#5 Pilihan?

581 18 2
                                    

“Udah deh Vir... pikiran-pikiran yang ganggu elo itu disingkirin!!” seru Imam pada Virza yang semenjak belajar ini cenderung melamun. Virza menggerakkan kepalanya, memandangi pensil mekanik hijau –yang semenjak tadi hanya digunakan untuk menggesekkan coretan tidak penting.

“Sampai sekarang pun aku belum bisa bedain mana yang ganggu, mana yang mendukung, Mam!” sahut Virza sambil melipat sikunya –menyatukkannya dengan tangan yang lain.

Imam menghela, menggerakkan kakinya yang kesemutan karena terlalu lama duduk lesehan.

“Hah... terserah elo, deh. Gue cuma ngingetin,” kata Imam menyerah, “Lo nggak ngrasa payah setelah ditinggal Ami sama Devi? Lo nggak ngiri sama mereka?!”

Virza terdiam sesaat. Disedotnya selang yang menjuntai –yang menghubungkan mulut dan gelas berisi orange juice di atas mejanya.

Benar, sebenarnya ia merasa (sangat) payah jika memandang dua sahabatnya itu.

Beberapa bulan yang lalu, kedua siswi pintar itu pergi, terbang ke negeri super power untuk menunaikan program AFS. Mereka memang hebat, mengorbankan satu tahunnya di SMA untuk mengikuti pertukaran pelajar, merasakan bagaimana pendidikan di Amerika. Setelah satu tahun itu habis, mereka juga harus kembali ke SMA semula, menjalani kelas dua belas –tidak lagi bersama angkatan 015 tetapi bersama adik kelas. Virza pun tak habis pikir, dua siswa-siswa hebat itu temannya sendiri? Teman perjuangan dan kawan-kawan dekatnya?

“Iya, Mam. Aku cukup tahu, kok,” jawab Virza dengan nada berat, “Makasih udah mau motivasi aku. Kayaknya aku emang nggak jago banget soal menejemen. Baik itu waktu, aktivitas dan juga... perasaan.”

Virza akhirnya mengembangkan senyum –membuat kedua matanya hampir tak terlihat oleh pandangan. Imam hanya sanggup mengangguk seraya tersenyum menyemangati. Rambut jabriknya bergerak, tangannya meraih buku beserta alat tulis yang tersebar di atas meja dengan cepat.

“Oke, bukan apa-apa, sih,” jawab Imam seraya mengemasi barang-barangnya, “Hari ini kita udahan aja, ya. Udah dua jam lebih.”

Virza mengerling ke arah jam yang menggantung di dinding warung makan.

Ampun, udah hampir jam empat! Ia lupa sesuatu.

“Oke, deh. Makasih banget ya, Mim,” ucap Virza ikut berkemas-kemas.

Mim’, panggilan khas kesayangan–yang diciptakan teman-teman Ambalan untuk Imam.

Imam tak menjawab, sibuk memperbaiki posisi tas di tubuhnya –yang memang terbilang proporsional. Mereka berdua akhirnya melangkah meninggalkan bangunan yang sebagian besar terbangun dari bambu –yang sekarang menyisakan dua orang lelaki-perempuan yang sedang asyik bercengkerama di sudut ruangan. Kebetulan warung makan itu sepi. Benar saja karena posisinya tidak terlalu strategis.

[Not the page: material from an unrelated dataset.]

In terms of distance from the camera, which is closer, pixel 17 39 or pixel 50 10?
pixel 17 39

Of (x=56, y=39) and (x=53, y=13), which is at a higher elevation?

“Kamu mau sekalian aku anter?” tanya Imam sambil meraih helm yang terkemas rapi di atas moge-nya.

“Enggak, aku mau nemuin Mamaku dulu ke Festival Jajanan,” sahut Virza seraya sedikit merapikan seragamnya.

“Okelah... hati-hati, ya!” ucap Imam seraya memakai helm hitam menyebabkan sebagian mukanya tertutupi. Virza tertawa kecil.

Dilihat Imam emang keren dengan atribut yang seperti itu. Tapi imeg-nya yang terlalu error membuat kekerenannya itu terhalangi dan terlupakan.

Bibir Virza menyunggingkan senyum untuk yang terakhir kali saat Imam benar-benar hilang dari penglihatannya. Ia mulai melangkah –membuat rok abu-abu panjangnya menimbulkan suara desakan. Posisi tas birunya sedikit ia benahi lalu mengenakkan posisi kakinya di sepatu nike putih –yang baru beberapa hari lalu dibeli secara eksklusif oleh ibunya. Kenapa eksklusif? Karena selama ini Virza selalu membeli apa pun yang ia inginkan dengan uangnya sendiri. Sedangkan kemarin, ia bebas memilih dan meminta apa pun sesuka hatinya dengan uang Mama?